- _Problem to work on_:
Every line below between the line holding "Tôi Nóng Lòng" and the line holding "Вентилятор (кулер) 5H40S72941, AT1HJ001TB0", inclusive, should be repeated exactly, and all other lines omitted.

[Records drawn from a dataset]
· · · · · · ·
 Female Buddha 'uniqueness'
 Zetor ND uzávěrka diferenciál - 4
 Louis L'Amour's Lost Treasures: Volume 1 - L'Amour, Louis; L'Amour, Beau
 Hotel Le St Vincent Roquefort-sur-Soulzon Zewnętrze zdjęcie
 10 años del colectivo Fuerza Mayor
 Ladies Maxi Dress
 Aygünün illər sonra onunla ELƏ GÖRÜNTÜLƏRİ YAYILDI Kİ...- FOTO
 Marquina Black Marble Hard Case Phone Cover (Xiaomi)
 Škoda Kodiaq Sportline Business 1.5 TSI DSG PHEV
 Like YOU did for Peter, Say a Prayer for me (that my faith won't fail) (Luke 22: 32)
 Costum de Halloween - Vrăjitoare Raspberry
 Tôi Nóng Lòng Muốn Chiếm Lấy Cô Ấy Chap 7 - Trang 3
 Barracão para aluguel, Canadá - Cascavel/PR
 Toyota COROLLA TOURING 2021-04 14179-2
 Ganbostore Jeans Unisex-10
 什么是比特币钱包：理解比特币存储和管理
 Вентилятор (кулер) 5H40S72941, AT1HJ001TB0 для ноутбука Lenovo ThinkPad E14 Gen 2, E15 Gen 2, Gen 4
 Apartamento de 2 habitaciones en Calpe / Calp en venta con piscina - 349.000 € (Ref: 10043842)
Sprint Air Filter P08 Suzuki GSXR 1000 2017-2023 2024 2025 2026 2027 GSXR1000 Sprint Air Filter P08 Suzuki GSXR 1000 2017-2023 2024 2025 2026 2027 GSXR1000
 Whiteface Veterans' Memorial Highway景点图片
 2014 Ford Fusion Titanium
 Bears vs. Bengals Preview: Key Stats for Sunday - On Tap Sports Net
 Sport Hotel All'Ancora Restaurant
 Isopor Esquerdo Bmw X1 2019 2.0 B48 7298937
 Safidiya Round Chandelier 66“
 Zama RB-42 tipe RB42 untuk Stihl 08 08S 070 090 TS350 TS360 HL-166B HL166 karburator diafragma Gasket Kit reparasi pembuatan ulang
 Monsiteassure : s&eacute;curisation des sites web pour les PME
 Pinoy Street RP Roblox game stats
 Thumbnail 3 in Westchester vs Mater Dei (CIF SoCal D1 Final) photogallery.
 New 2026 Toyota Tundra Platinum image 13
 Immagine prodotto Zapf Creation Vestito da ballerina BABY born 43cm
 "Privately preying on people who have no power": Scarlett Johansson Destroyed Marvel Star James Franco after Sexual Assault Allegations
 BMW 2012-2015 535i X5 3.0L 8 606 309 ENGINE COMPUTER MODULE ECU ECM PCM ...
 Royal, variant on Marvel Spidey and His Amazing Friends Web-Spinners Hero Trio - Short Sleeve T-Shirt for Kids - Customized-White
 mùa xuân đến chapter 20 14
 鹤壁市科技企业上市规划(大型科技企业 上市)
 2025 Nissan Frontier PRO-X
· · · · · · ·
- _Answer to this exercise_:
 Tôi Nóng Lòng Muốn Chiếm Lấy Cô Ấy Chap 7 - Trang 3
 Barracão para aluguel, Canadá - Cascavel/PR
 Toyota COROLLA TOURING 2021-04 14179-2
 Ganbostore Jeans Unisex-10
 什么是比特币钱包：理解比特币存储和管理
 Вентилятор (кулер) 5H40S72941, AT1HJ001TB0 для ноутбука Lenovo ThinkPad E14 Gen 2, E15 Gen 2, Gen 4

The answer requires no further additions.